The RDSP is modelled on the existing registered education savings plan design — as recommended by the Expert Panel on Financial Security for Children with Severe Disabilities in December 2006 to Finance Minister Jim Flaherty. It will include a Canada disability savings grant program and Canada disability savings bond program.

The RDSP will have the most significant impact of any taken for the disabled and their families in 25 years, says Jack Styan, executive director of Planned Lifetime Advocacy Network, a Vancouver-based organization that helps disabled people and their families, and played a major role in the expert panel’s deliberations.

Ottawa says it will work with financial institutions to put the necessary administrative mechanisms in place to allow financial institutions to begin offering RDSPs to Canadians as soon as possible in 2008.

Individuals establishing an RDSP in 2008 will be eligible for a full year’s CDSG and CDSB entitlement.

Generally, any person who is eligible for the disability tax credit, a parent, or other legal representative, will be eligible to establish an RDSP. The DTC-eligible individual will be the plan beneficiary.

Contributions to an RDSP will not be tax deductible. The investment income on contributions, CDSGs and CDSBs will accrue tax-free. Contributions will not be included in income for tax purposes when paid out of an RDSP. Investment income earned in the plan will be included in the beneficiary’s income for tax purposes when paid out of an RDSP. However, most recipients are expected to have very little, if any, tax liability when payouts eventually occur.

Contributions to an RDSP will be limited to a lifetime maximum of $200,000. But there will be no annual limit. There will be no restriction on who can contribute to the plan. This will allow relatives, friends and community groups to make donations, says Jim Love, partner with Toronto law firm Love & Whalen and CEO of Legacy Private Trust, and chair of the expert panel.

Contributions will be permitted until the end of the year in which the beneficiary attains 59 years of age.

Payments from an RDSP will be required to commence by the end of the year in which the beneficiary attains 60 years of age. Payments from an RDSP will be subject to a maximum annual limit determined by the life expectancy of the beneficiary and the fair market value of the property of the plan.
The beneficiary or the beneficiary’s legal representative may encroach on the capital and income of the plan, in such amounts and for purposes that the plan may prescribe. Only the beneficiary or the beneficiary’s legal representative may receive payments from the RDSP.

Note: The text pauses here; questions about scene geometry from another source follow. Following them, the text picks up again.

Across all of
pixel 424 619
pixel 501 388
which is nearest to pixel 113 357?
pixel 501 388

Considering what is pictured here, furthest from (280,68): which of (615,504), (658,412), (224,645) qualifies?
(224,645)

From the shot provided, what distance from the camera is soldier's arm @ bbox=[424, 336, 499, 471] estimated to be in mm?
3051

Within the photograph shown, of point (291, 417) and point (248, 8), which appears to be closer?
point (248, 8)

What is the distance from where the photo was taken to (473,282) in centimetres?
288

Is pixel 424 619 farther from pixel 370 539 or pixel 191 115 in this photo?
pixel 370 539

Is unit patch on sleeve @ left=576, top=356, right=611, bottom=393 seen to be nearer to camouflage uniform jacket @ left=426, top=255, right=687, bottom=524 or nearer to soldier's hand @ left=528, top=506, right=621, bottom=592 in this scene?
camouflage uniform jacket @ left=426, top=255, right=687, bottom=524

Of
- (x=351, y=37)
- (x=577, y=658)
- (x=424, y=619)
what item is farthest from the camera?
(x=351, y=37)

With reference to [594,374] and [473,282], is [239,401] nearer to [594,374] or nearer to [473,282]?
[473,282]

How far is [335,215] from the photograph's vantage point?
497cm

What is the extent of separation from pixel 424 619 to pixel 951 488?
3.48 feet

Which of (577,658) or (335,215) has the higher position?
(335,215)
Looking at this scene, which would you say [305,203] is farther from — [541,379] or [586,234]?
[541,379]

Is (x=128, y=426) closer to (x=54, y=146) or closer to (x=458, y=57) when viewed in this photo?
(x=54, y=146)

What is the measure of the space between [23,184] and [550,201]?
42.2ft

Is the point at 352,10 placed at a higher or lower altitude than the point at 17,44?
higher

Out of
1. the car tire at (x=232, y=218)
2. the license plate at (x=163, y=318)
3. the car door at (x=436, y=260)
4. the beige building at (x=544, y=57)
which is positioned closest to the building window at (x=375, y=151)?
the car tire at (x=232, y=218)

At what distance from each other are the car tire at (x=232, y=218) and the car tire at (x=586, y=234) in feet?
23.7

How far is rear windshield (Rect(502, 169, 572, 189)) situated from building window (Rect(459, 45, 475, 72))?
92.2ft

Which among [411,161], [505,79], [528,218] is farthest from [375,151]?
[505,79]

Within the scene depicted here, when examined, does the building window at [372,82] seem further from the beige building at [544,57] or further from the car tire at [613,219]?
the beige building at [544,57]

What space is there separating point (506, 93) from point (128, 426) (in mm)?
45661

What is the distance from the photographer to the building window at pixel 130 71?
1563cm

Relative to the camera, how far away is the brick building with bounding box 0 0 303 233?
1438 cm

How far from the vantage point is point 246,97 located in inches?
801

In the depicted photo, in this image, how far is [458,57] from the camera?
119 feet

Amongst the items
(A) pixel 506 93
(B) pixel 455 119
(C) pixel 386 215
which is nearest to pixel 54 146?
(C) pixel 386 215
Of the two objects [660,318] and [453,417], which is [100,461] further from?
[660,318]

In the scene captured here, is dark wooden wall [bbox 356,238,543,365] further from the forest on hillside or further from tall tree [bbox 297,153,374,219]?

Contributors will not be entitled to receive a refund of contributions.

Ottawa is proposing that amounts paid out of an RDSP should not be clawed back when calculating income-tested benefits delivered through the income tax system. RDSP payments will not reduce old age security or employment insurance benefits.

For the RDSP program to be effective, RDSP assets should not disqualify a plan beneficiary from receiving provincial and territorial benefits, the expert panel recommended.

The budget promises that the federal minister of human resources and social development and federal minister of finance will work with the provinces and territories to ensure the viability of the RDSP.